• Kabir was a well-known Indian mystic poet and saint who lived in the 15th century. Born in the city of Varanasi in what is now Uttar Pradesh. The years of Kabir’s birth and death are uncertain.
  • Many followers of Kabir believe that he came from Satloka by assuming the body of light, and incarnated on a lotus flower and claim that the rishi Ashtanand was the direct witness of this incident, who himself appeared on a lotus flower in the Lahartara Pond.
  • A few accounts mention that Kabir in the form of a child was found at Lahartara Lake by a Muslim weaver called Niru and his wife Nima who raised him as his parents.
  • Kabir is believed to have become one of the many disciples of the Bhakti poet-saint Swami Ramananda in Varanasi, known for devotional Vaishnavism with a strong bent to monist Advaita philosophy teaching that God was inside every person and everything.
  • Early texts about his life place him with Vaishnava tradition of Hinduism as well as the Sufi tradition of Islam.
Kabir with Nanak and Mardana
Kabir with Nanak and Mardana

Sant Kabir Das Literature

  • Literature: Kabir Das’ writings had a great influence on the Bhakti movement and includes titles like Kabir Granthawali, Anurag Sagar, Bijak, and Sakhi Granth.
    • His verses are found in Sikhism’s scripture Guru Granth Sahib.
    • The major part of his work was collected by the fifth Sikh guru, Guru Arjan Dev.
    • He was best known for his two-line couplets, known as ‘Kabir Ke Dohe’.
  • His great writing, Bijak, has a huge collection of poems. 
  • The writings of Kabir Das were mainly based on the concept of reincarnation and karma.
  • After being an illiterate he had written his poems in Hindi mixing with Avadhi, Braj, and Bhojpuri. The poems are called variously as ‘Dohe’, ‘Saloka’ and ‘Sakhi.
  • Sant Kabir Das was best known for his two-line couplets, referred to as ‘Kabir Ke Dohe‘.

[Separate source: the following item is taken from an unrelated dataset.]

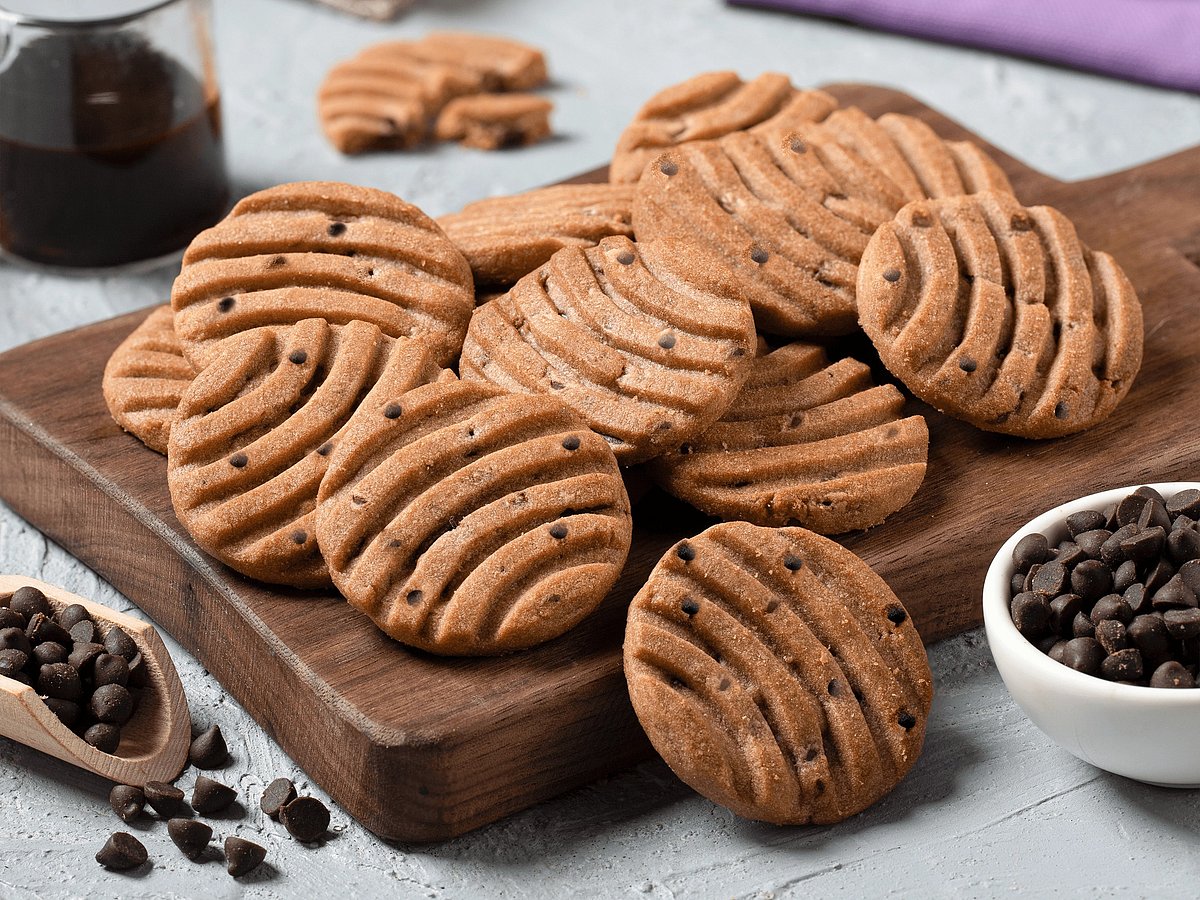 <div class="paragraphs"><p>(Source: Britannia Industries official website)</p></div>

  • During the last moments of his life, Sant Kabir Das had gone to the city of Maghar (Uttar Pradesh). 
  • After his death, there arose a conflict between Hindus who wanted to cremate his body and Muslims who wanted to bury it. In a moment of miracle, flowers appeared beneath his shroud, half of which were cremated at Kashi and half buried at Maghar. 
  • Certainly, Sant Kabir Das died in Maghar where his grave is located.


  • He questioned what he regarded to be the meaningless and unethical practices of all religions, primarily what he considered to be the wrong practices in the Hindu and Muslim religions. 
  • During his lifetime, he was threatened by both Hindus and Muslims for his views. When he died, several Hindus and the Muslims he had inspired claimed him as theirs.

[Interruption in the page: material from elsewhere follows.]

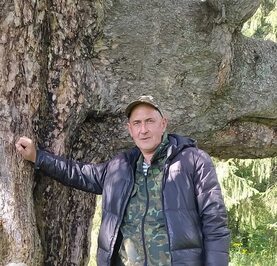 Андрей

  • Kabir literature legacy was promoted by two of his disciples, Bhāgodās and Dharamdas. Songs of Kabir were collected by Kshitimohan Sen from mendicants across India, these were then translated to English by Rabindranath Tagore.
  • There are two temples dedicated to Kabir located in Benares. One of them is maintained by Hindus, while the other by Muslims. Both the temples practise similar forms of worship where his songs are sung daily. Other rituals of aarti and distributing prasad are similar to other Hindu temples. The followers of Kabir are vegetarians and abstain from alcohol

Kabir Panth

  • Kabir panth, Path of Kabir, is a philosophy based on the teachings sant Kabir It is considered a spiritual philosophy not a separate religion.
  • The followers of Kabir Panth, known as Kabir Panthis, consider him a guru who guides them towards salvation. They also recognise the works of Sant Kabir.

Nirguna Tradition

  • It refers to the Bhakti concept of worshiping a formless god, who is without trait or attributes
  • It is a form of aniconic worship where Nirgun songs are associated with this tradition

Bhakti movement

  • The Bhakti movement, began in the 7th century in South India, and popularized through the poems of the Alvars and Nayanars, the Vaishnavite and Shaivite poets.
  • It started to spread in North India during 14th and the 15th centuries and was characterized by popular poet-saints Ramananda, Kabirdas etc. who sang devotional songs to God in vernacular languages.
  • It refers to an intense love, devotion and surrender to god which could help in attaining salvation.
  • Many of the saints of the Bhakti movement came from the ranks of the lower to middle artisanal classes such as Kabir (Julaha caste), Raidas (leather worker), Dadu (cotton carder) etc.